═══ DOCUMENT TEXT ═══
Cause the revolution cuts through the water like butter. The outback is in between


----------



## bbarton13

no the pa is my first choice but i would like to have a second one thats faster for offshore


----------



## MillerTime

OK that makes sense.


----------



## Caddy Yakker

MillerTime said:


> Just curious why the two of you are saying that your next one isn't going to be a pa. Is that because you are getting another one to have a second for different uses or to replace your current pa's?


Thats because we both already have a PA which is very stable but not very fast, heavy and not great for long distances. I would like a revo for long distance trips out in the GOM. I want a pa and a revo for diff types of fishing.


----------



## Caddy Yakker

He beat me to it lol


----------



## MillerTime

Well I don't really plan on taking it out into the gulf too much. I mean I probably will just to do it but that is what my boat is for. I m getting the kayak to do more inshore with the occasional trip out into the gulf. I have another couple questions.

1. How do you guys transport your pa's? DO you trailer them or maybe put them in the bed of your truck?
2. Is the weight an issue for you at all in loading/unloading and getting it into the water?
3. I see that the only real difference between the 2010 and 2011 is where the steering control is at. Do you guys think that either one works better for you?


----------



## Caddy Yakker

I put mine in the bed of my truck. I have a trailer I could use but then I would have to pay lauch fees at the boat ramp.
When my pa is loaded down I can barely pull it up a hill at the end of the day. I had Breeze fabricators build me a beach cart because they don't sell carts big enough for the pa. I have 19" balloon tires on mine.


----------



## EODangler

Not mine, but found this on CL.


http://okaloosa.craigslist.org/boa/2757761388.html


----------



## Bonsaifishrman

EODangler said:


> Not mine, but found this on CL.
> 
> 
> http://okaloosa.craigslist.org/boa/2757761388.html


That is a great price for a used one.


----------



## MillerTime

I still have to go actually check the pa out hopefully sometime this week if I can get over to Pensacola sometime but I think that I am leaning towards getting a pa instead of the outback. Ive been doing a bunch of research today about what type of fishfinder/gps to get.
═══
» YOUR TASKS:
A: In the kayak forum thread, what size tires does Caddy Yakker have on the beach cart?
B: Reproduce the kayak forum thread word for word, everything from "1. How do you" down to "the boat ramp.".
C: Translate this sentence from the kayak forum thread into Spanish: "I put mine in the bed of my truck."
The material after this thread is not needed.
═══ PROVIDED DATA ═══
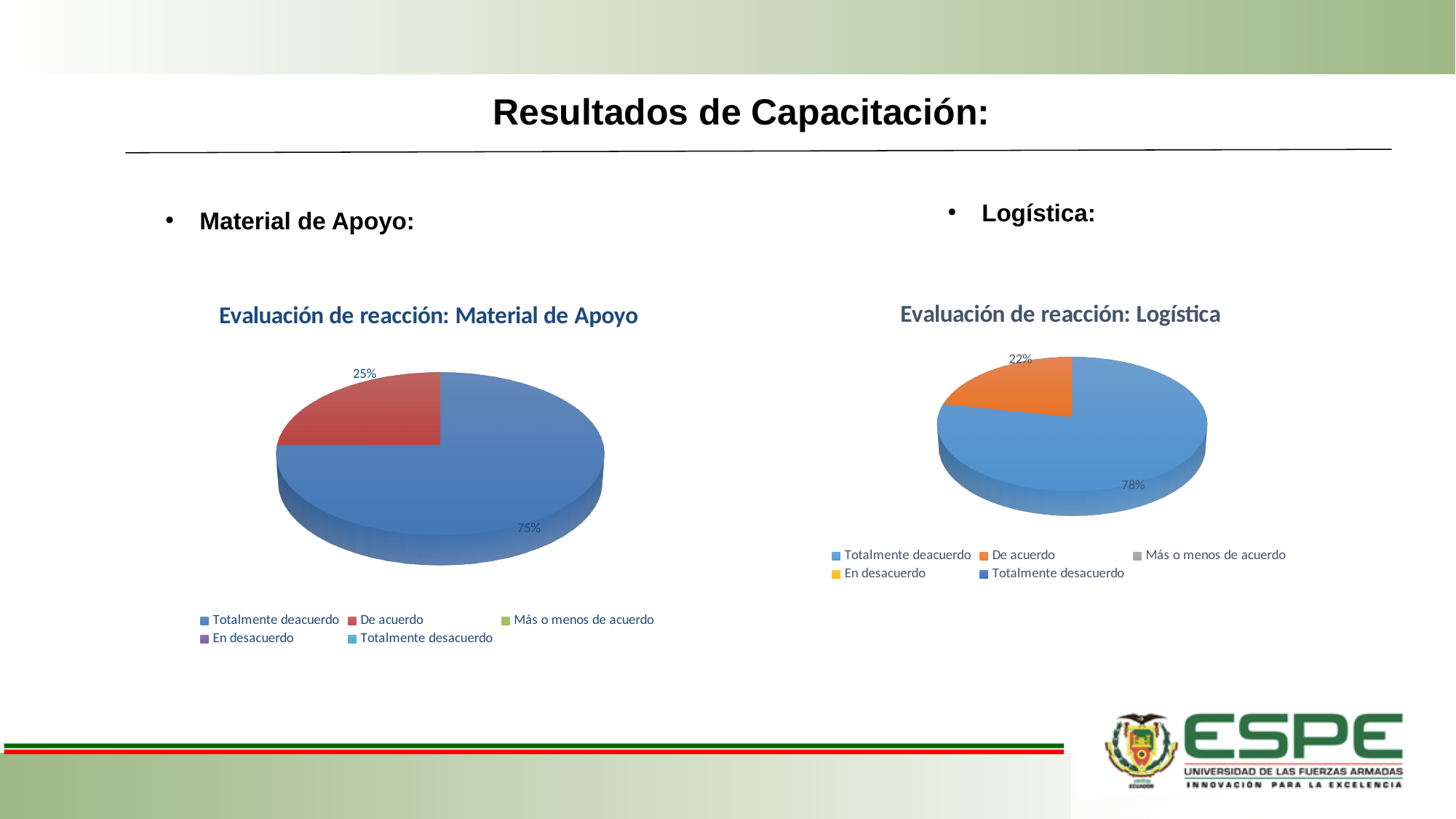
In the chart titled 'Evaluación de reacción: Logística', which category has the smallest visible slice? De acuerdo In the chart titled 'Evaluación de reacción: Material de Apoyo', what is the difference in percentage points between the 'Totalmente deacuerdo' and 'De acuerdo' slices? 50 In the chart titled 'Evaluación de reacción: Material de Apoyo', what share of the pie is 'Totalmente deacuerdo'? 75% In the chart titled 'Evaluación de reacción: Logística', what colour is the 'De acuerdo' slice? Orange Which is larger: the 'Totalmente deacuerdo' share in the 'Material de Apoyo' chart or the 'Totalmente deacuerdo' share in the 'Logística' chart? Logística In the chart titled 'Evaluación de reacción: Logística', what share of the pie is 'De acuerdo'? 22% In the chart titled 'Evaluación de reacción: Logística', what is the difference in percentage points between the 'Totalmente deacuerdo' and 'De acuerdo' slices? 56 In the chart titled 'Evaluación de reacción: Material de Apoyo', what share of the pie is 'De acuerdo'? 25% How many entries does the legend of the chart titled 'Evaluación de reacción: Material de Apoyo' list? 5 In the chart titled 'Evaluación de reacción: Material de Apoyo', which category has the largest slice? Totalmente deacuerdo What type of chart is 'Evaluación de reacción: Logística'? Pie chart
═══
» OUTPUTS BY TASK:
A: 19" balloon tires.

B:
1. How do you guys transport your pa's? DO you trailer them or maybe put them in the bed of your truck?
2. Is the weight an issue for you at all in loading/unloading and getting it into the water?
3. I see that the only real difference between the 2010 and 2011 is where the steering control is at. Do you guys think that either one works better for you?


----------



## Caddy Yakker

I put mine in the bed of my truck. I have a trailer I could use but then I would have to pay lauch fees at the boat ramp.

C: Pongo el mío en la caja de mi camioneta.